Entries shown Block Start
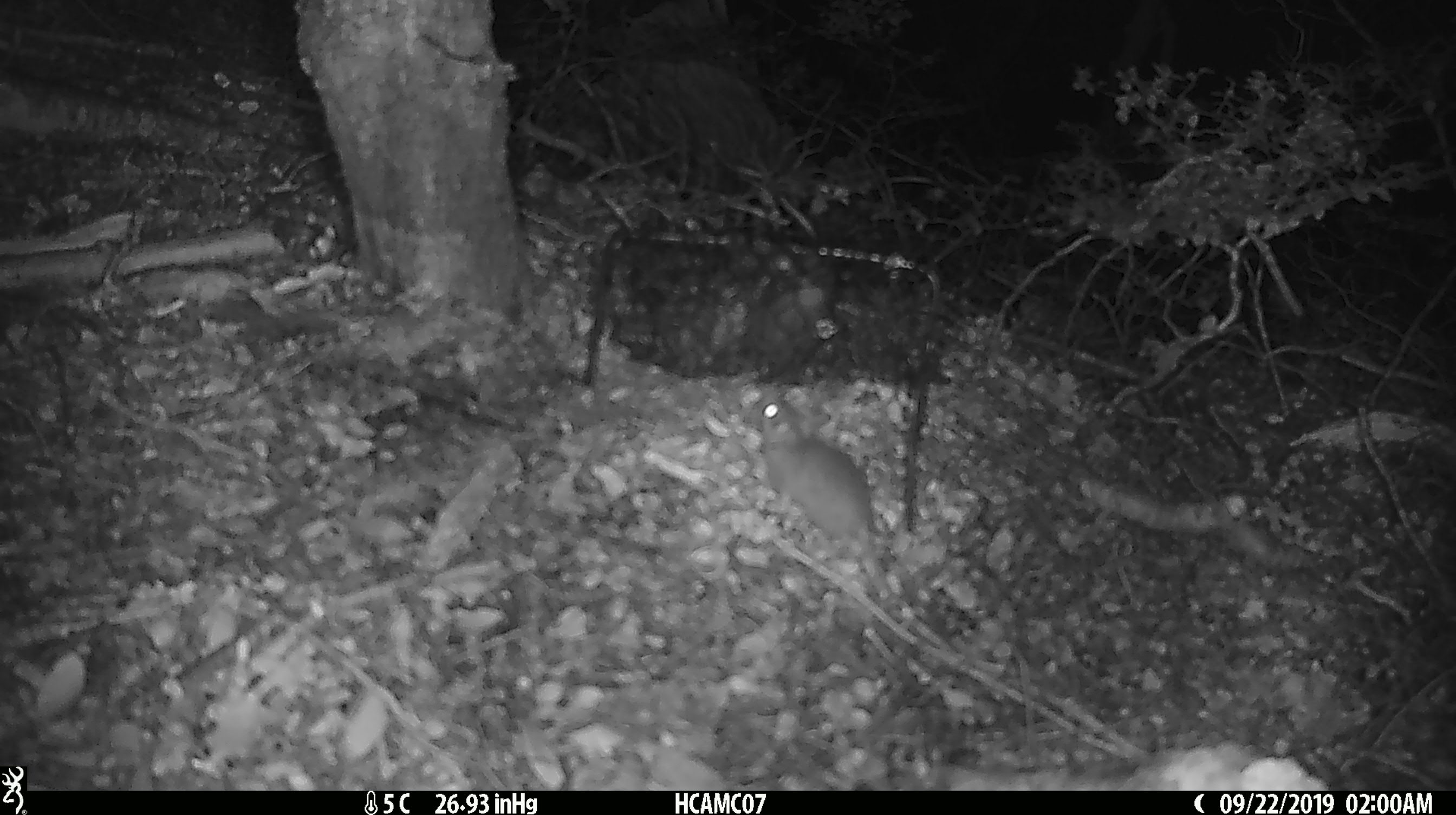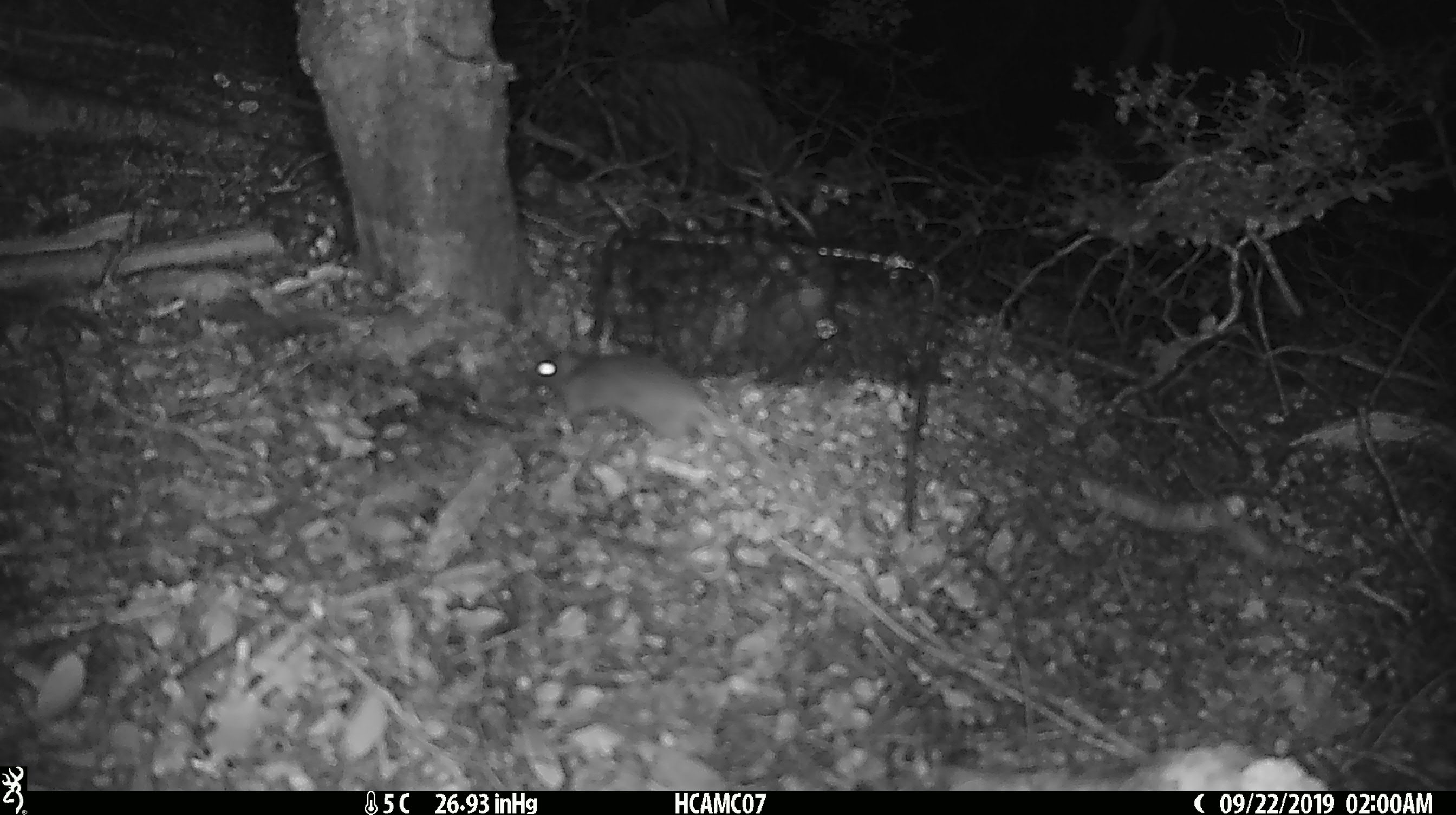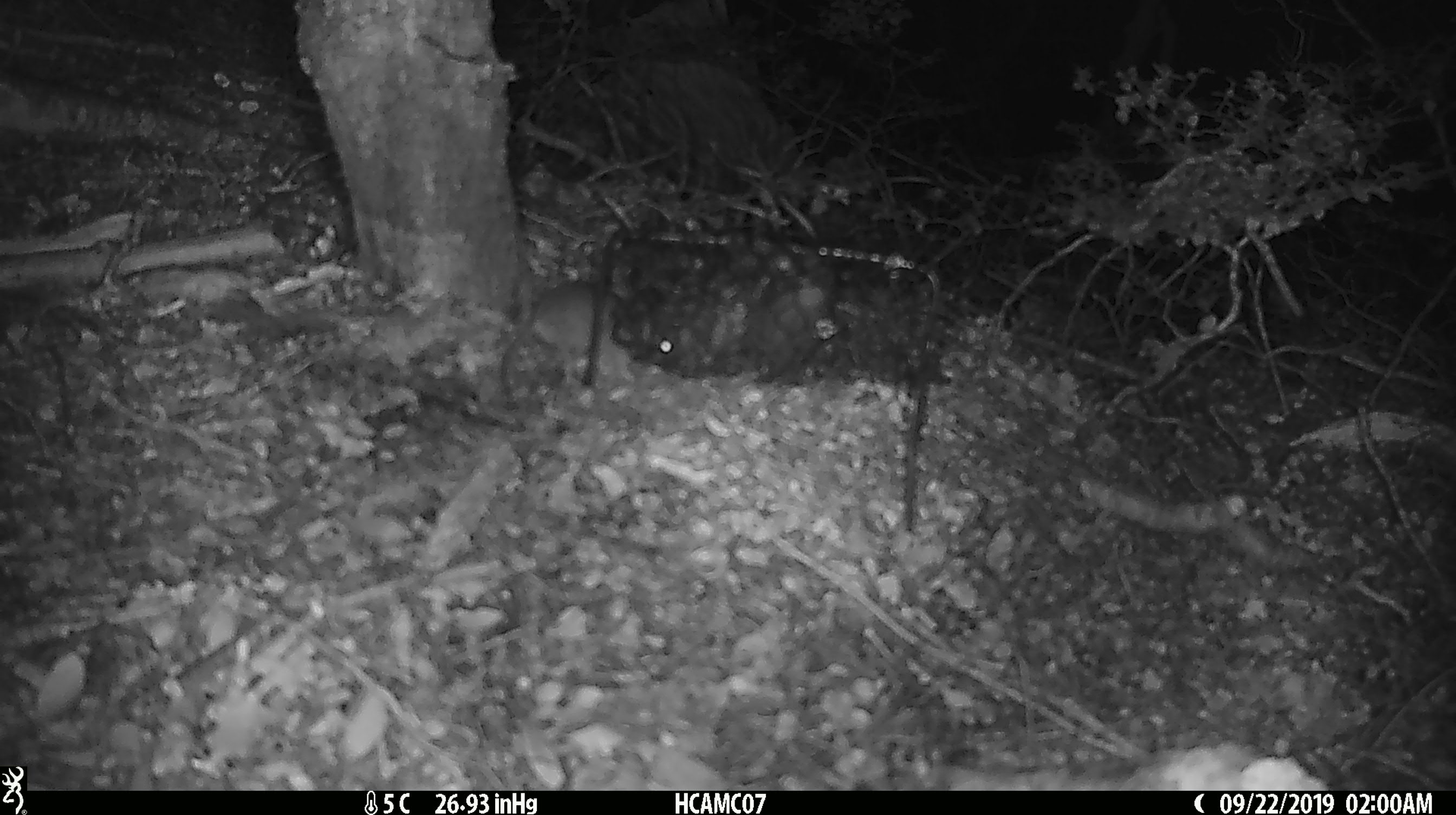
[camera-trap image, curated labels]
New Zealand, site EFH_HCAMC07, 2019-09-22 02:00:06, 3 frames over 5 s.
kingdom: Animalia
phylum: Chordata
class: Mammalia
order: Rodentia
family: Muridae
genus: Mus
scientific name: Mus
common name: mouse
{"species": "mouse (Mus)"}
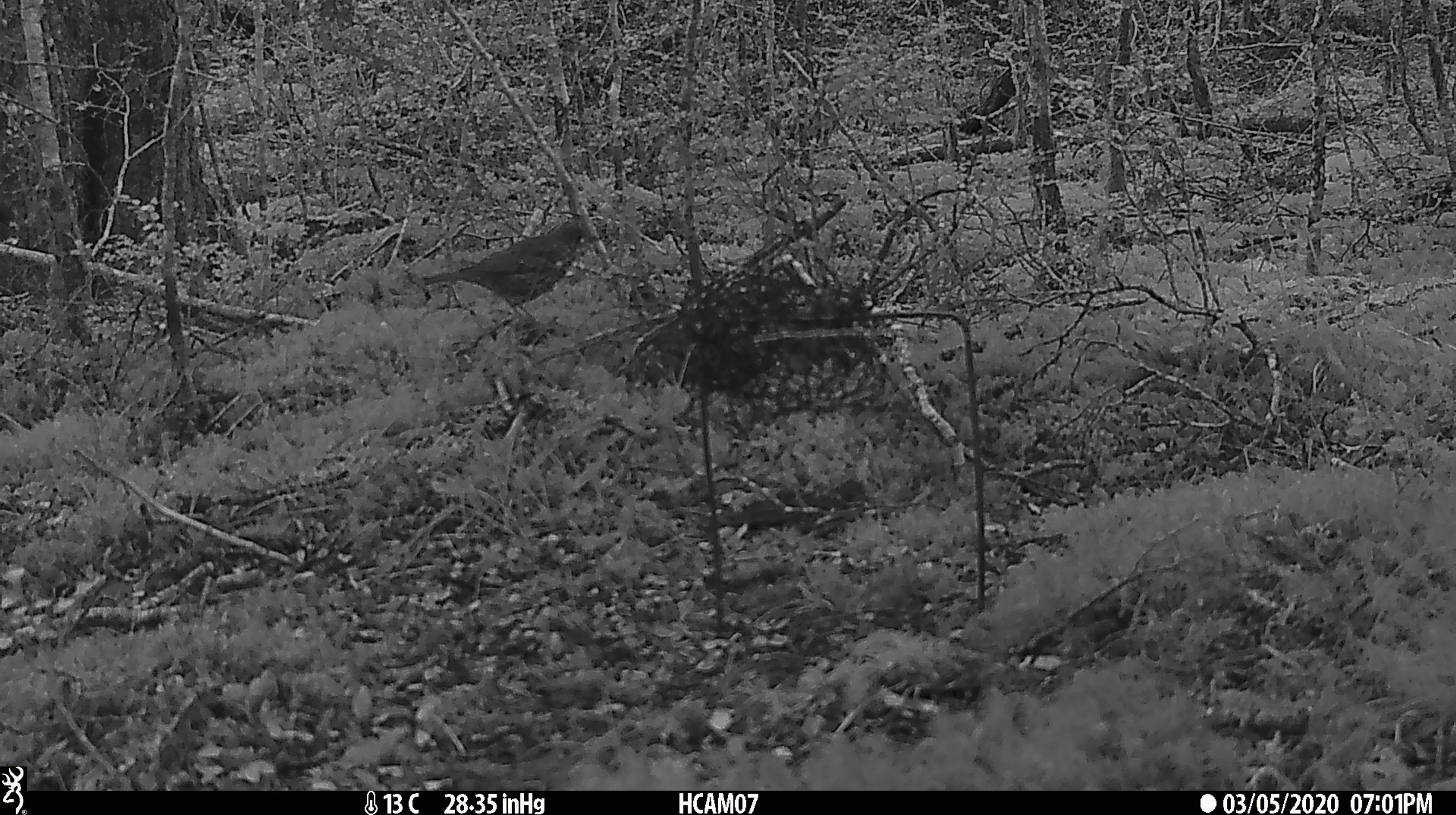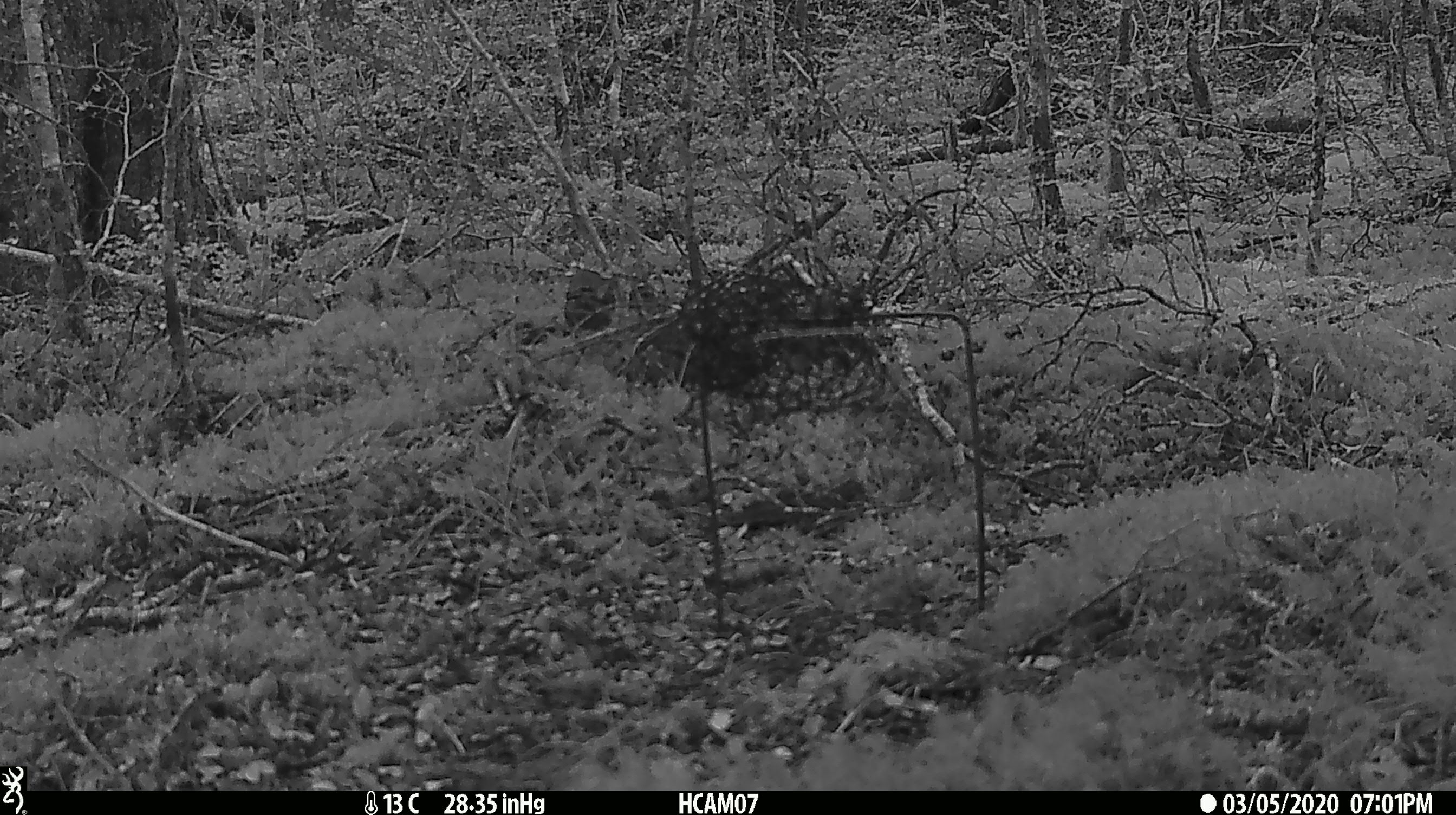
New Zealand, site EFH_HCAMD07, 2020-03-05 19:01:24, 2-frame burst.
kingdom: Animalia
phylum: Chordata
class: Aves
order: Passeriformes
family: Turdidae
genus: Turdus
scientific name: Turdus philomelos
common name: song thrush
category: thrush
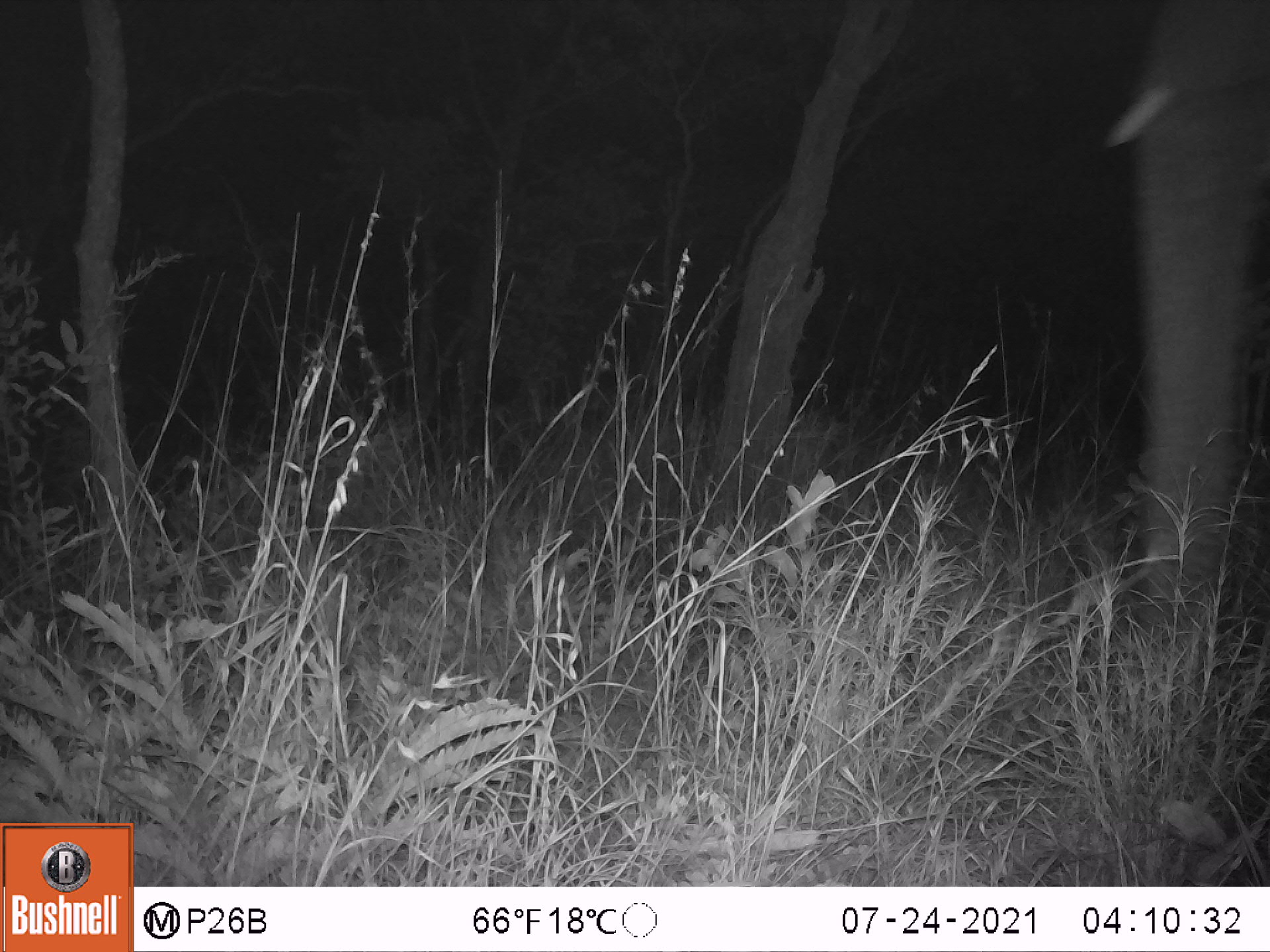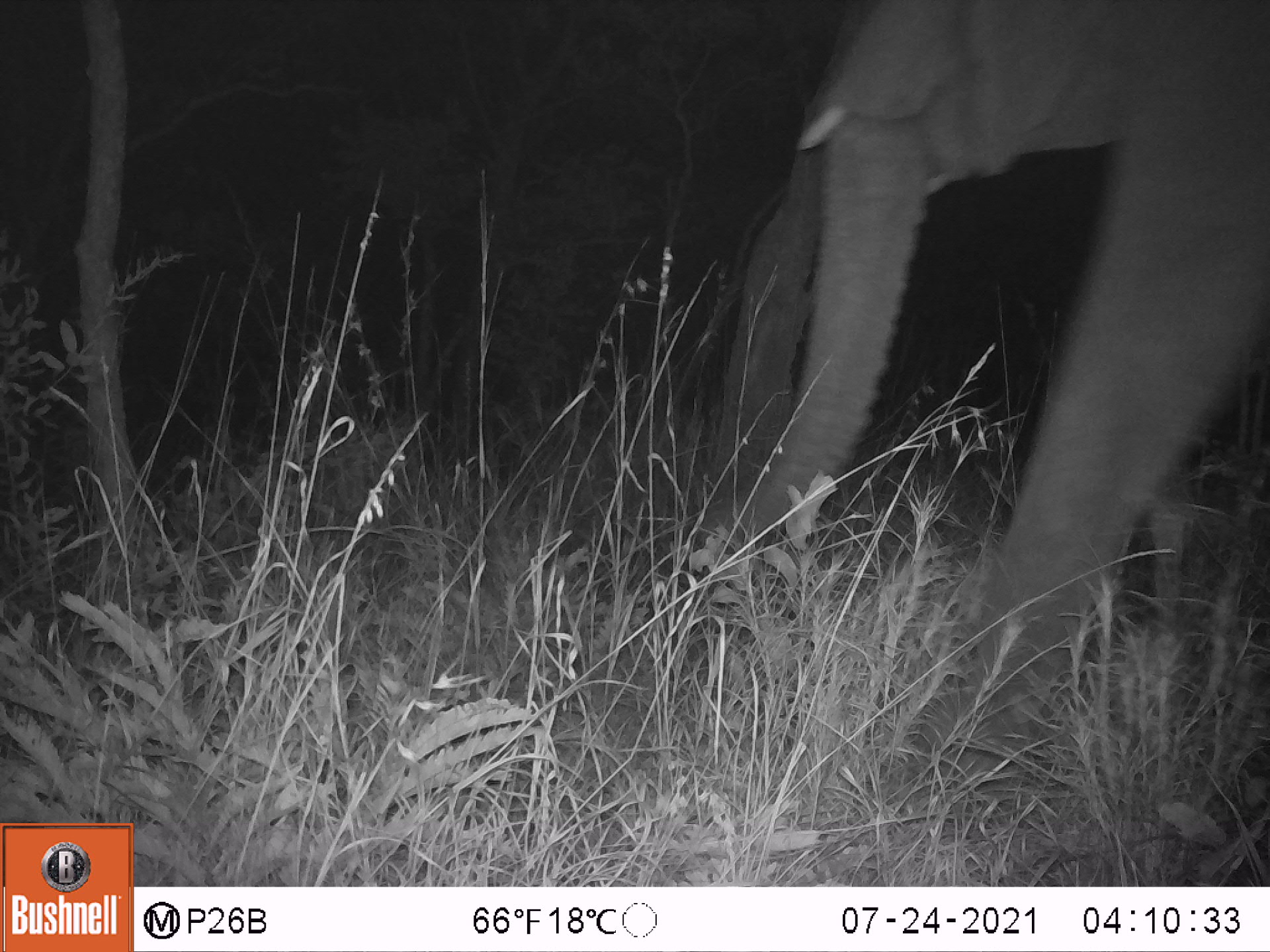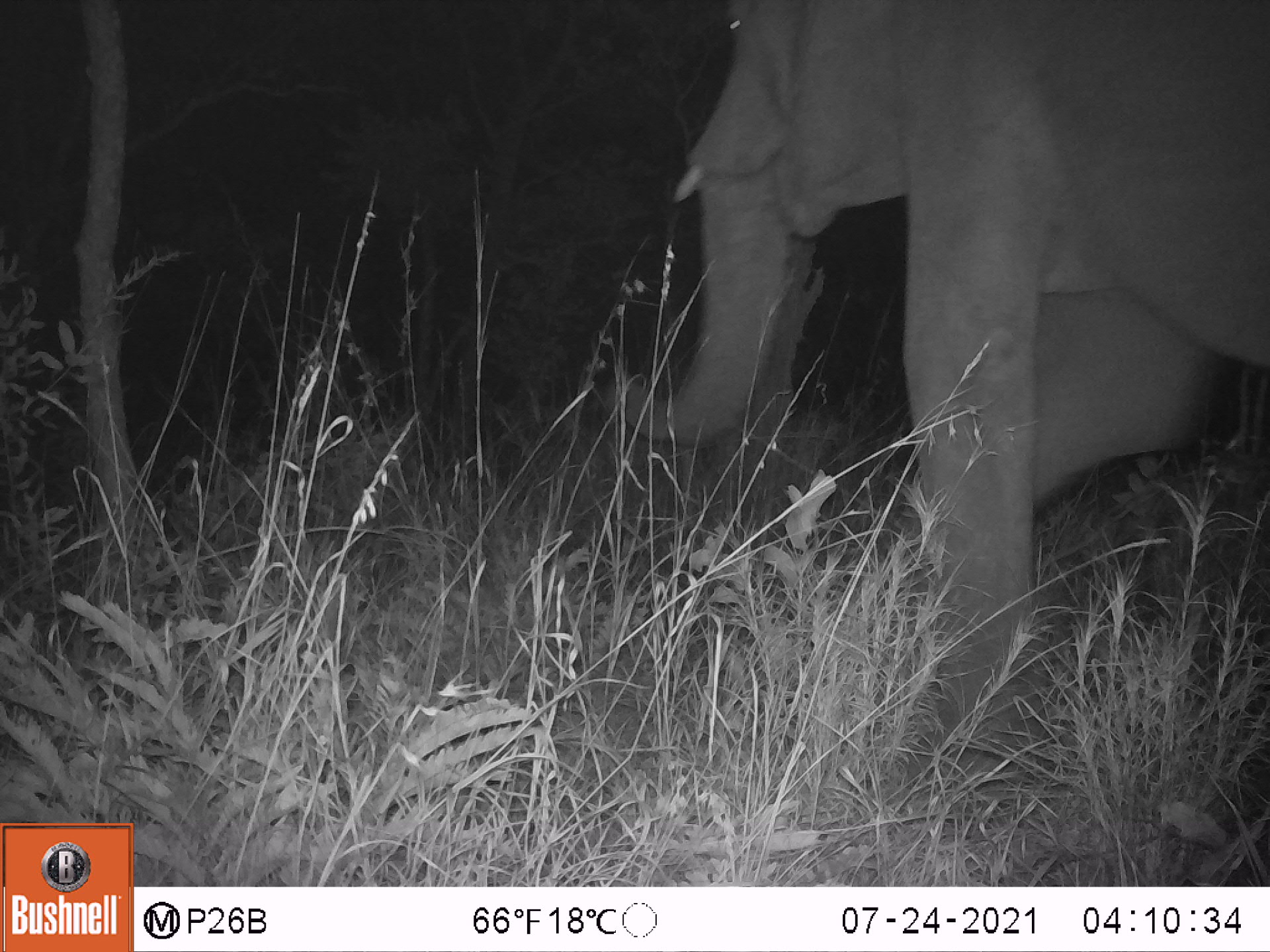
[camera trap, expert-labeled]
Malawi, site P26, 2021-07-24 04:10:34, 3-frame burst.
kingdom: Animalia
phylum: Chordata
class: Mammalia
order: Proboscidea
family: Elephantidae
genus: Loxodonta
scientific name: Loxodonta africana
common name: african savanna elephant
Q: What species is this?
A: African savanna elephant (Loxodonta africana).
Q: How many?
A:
Entries shown Block End
Please give the entries again word for word, without any pictures.

▸ **Solution to this problem**
[camera-trap image, curated labels]
New Zealand, site EFH_HCAMC07, 2019-09-22 02:00:06, 3 frames over 5 s.
kingdom: Animalia
phylum: Chordata
class: Mammalia
order: Rodentia
family: Muridae
genus: Mus
scientific name: Mus
common name: mouse
{"species": "mouse (Mus)"}
New Zealand, site EFH_HCAMD07, 2020-03-05 19:01:24, 2-frame burst.
kingdom: Animalia
phylum: Chordata
class: Aves
order: Passeriformes
family: Turdidae
genus: Turdus
scientific name: Turdus philomelos
common name: song thrush
category: thrush
[camera trap, expert-labeled]
Malawi, site P26, 2021-07-24 04:10:34, 3-frame burst.
kingdom: Animalia
phylum: Chordata
class: Mammalia
order: Proboscidea
family: Elephantidae
genus: Loxodonta
scientific name: Loxodonta africana
common name: african savanna elephant
Q: What species is this?
A: African savanna elephant (Loxodonta africana).
Q: How many?
A:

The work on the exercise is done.